Generally, the most common clinical features of an individual with Cushings syndrome are a sudden gain in weight, high blood pressure, mood swings, and memory difficulties. Weight gain is commonly associated with an increase in the size of the trunk. The extremities, such as the arms and the legs, are usually not involved in this process.

Muscle fatigue, presence of additional adipose tissue around the collar, moon face, and menstrual cycle irregularity are also common features of Cushings syndrome.

In mild cases of this disorder, the clinical features are not all present. Some individuals may present only a slight gain in weight and irregular menstrual cycle. In severe cases, most of the clinical features are observed.

Cushings Syndrome and Pseudo-Cushings States

There are certain illnesses that mimic Cushings syndrome and are cumulatively called pseudo-Cushing’s states. These include psychiatric problems such as depression and uncontrolled diabetes.
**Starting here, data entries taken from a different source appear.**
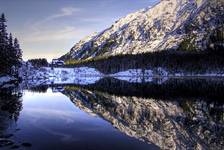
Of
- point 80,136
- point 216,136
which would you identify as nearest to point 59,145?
point 80,136

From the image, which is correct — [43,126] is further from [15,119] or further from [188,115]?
→ [188,115]

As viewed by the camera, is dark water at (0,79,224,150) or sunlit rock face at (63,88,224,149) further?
sunlit rock face at (63,88,224,149)

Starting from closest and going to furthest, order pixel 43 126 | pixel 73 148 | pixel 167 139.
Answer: pixel 73 148 → pixel 167 139 → pixel 43 126

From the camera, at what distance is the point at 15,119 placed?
42312 mm

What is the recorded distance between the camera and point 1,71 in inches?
4643

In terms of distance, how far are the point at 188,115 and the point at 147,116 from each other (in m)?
5.99

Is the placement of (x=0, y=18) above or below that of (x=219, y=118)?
above

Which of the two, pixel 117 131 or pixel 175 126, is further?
pixel 175 126

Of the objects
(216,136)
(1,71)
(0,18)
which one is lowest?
(216,136)

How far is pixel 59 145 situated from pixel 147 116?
68.7 feet

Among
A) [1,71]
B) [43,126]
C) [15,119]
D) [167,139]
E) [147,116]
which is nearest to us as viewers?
[167,139]

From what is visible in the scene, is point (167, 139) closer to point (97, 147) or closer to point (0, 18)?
point (97, 147)

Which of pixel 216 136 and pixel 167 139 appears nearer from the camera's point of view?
pixel 167 139

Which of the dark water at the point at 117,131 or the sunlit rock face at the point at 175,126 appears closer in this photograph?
the dark water at the point at 117,131
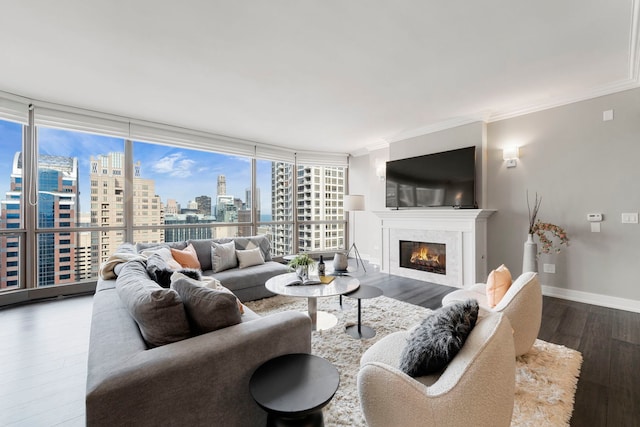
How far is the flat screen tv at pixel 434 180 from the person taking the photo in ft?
13.7

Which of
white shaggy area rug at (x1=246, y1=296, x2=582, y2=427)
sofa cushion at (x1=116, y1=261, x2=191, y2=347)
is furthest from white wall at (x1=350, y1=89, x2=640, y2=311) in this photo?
sofa cushion at (x1=116, y1=261, x2=191, y2=347)

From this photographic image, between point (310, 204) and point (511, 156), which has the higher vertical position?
point (511, 156)

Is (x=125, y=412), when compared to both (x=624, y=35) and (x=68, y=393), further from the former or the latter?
(x=624, y=35)

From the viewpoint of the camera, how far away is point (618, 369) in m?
2.05

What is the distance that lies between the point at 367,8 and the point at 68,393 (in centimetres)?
340

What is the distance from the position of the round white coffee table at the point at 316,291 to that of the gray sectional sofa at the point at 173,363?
89 cm

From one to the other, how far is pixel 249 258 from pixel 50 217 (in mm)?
2849

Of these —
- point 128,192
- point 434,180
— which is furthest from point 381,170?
point 128,192

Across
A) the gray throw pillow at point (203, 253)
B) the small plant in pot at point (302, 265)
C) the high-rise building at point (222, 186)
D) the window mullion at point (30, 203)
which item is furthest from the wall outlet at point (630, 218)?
the window mullion at point (30, 203)

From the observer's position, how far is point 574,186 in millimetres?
3506

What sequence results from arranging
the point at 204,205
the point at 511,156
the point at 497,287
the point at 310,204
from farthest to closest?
the point at 310,204
the point at 204,205
the point at 511,156
the point at 497,287

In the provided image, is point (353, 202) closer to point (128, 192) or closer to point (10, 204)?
point (128, 192)

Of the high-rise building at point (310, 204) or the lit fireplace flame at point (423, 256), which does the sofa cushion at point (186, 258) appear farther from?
the lit fireplace flame at point (423, 256)

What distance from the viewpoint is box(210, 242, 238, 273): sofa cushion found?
3.69m
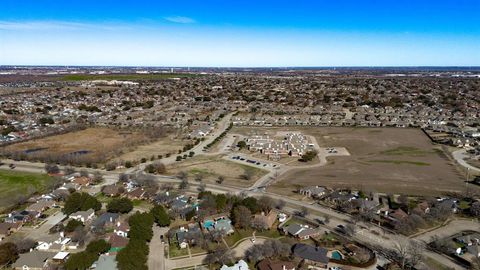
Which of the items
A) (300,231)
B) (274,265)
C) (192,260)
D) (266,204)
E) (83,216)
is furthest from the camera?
(266,204)

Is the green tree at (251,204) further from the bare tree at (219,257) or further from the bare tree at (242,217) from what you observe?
the bare tree at (219,257)

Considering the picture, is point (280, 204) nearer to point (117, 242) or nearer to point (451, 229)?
point (451, 229)

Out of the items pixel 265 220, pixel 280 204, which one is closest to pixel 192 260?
pixel 265 220

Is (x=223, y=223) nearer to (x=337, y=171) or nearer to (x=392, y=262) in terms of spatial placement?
(x=392, y=262)

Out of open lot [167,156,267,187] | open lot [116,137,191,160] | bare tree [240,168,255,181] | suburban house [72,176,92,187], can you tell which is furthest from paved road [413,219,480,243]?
open lot [116,137,191,160]

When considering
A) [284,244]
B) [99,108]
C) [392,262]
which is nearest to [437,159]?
[392,262]

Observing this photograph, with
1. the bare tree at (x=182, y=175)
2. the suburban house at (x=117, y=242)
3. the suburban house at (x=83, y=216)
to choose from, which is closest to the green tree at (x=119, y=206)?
the suburban house at (x=83, y=216)
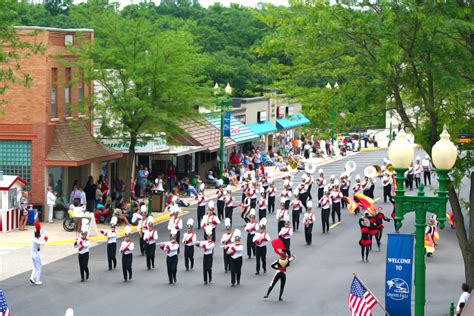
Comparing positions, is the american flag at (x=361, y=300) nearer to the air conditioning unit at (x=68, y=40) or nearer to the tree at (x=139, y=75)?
the tree at (x=139, y=75)

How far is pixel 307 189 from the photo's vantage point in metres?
42.5

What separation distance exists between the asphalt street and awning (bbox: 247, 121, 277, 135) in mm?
31039

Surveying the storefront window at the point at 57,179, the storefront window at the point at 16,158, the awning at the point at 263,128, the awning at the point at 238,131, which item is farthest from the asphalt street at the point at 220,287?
the awning at the point at 263,128

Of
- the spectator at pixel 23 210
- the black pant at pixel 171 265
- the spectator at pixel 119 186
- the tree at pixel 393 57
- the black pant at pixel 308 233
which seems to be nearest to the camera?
the tree at pixel 393 57

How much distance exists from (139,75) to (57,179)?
17.0 ft

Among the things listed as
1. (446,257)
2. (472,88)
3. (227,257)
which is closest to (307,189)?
(446,257)

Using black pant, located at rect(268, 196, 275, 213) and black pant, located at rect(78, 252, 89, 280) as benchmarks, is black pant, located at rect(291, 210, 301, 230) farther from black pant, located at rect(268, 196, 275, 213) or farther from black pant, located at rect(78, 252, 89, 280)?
black pant, located at rect(78, 252, 89, 280)

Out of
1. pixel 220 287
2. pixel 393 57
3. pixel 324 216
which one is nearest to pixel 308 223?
pixel 324 216

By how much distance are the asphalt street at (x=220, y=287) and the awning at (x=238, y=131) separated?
23.0 metres

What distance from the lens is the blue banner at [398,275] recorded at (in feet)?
70.7

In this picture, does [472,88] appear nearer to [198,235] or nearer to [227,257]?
[227,257]

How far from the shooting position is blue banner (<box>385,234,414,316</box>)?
2155cm

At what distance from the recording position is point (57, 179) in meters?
38.9

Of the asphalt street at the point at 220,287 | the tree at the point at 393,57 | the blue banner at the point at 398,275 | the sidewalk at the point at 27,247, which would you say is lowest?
the asphalt street at the point at 220,287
Individuals undergoing strenuous activities and pregnant women may also present the same clinical features.

Diagnosis of Cushings Syndrome

There are three types of laboratory examinations that specifically distinguish the amount of circulating cortisol inside the body. These tests either measure the amount of cortisol in the saliva or in the urine.

These laboratory exams are the most commonly used. These are called the 24-hour urinary free cortisol level, low-dose dexamethasone suppression test.

These laboratory exams don’t specifically detect the presence of Cushings syndrome because of the existence of pseudo-Cushing’s states. So the best thing to do is treat pseudo-Cushing’s states before a definitive diagnosis can be made.

Diagnosis of the disorder can be made through careful evaluation of the medical history, laboratory examinations, and physical examination. Tumors can be located specifically using radiographic examinations.

Treatment of Cushings Syndrome

In any kind of disease, eliminating the etiologic factor is always the priority of treatment. That is the reason why when treating this syndrome it is best to know what causes it.

The treatment options for Cushing’s syndrome include the surgical removal of the ectopic tumor, removal of the adrenal glands, or removal of the pituitary adenoma. Removal of the adrenal glands entail that the patient has to take a cortisol-like hormone for the rest of his/her lifetime.

Taking medicines are also effective in decreasing the amount of cortisol inside the body.

Radiation therapy offers another option when surgical removal of the tumor is not successful. However, this therapy takes approximately ten years for it to have a complete effect. One side effect of this therapy is that it has an influence on the cells of the pituitary. That is why replacement hormones are also taken during those ten years.

After undergoing treatment for Cushings syndrome, the patient will eventually feel better. The change is gradual because the cortisol levels are responsible in physically changing the brain and the body. This process is slow so the individual’s patience is essential.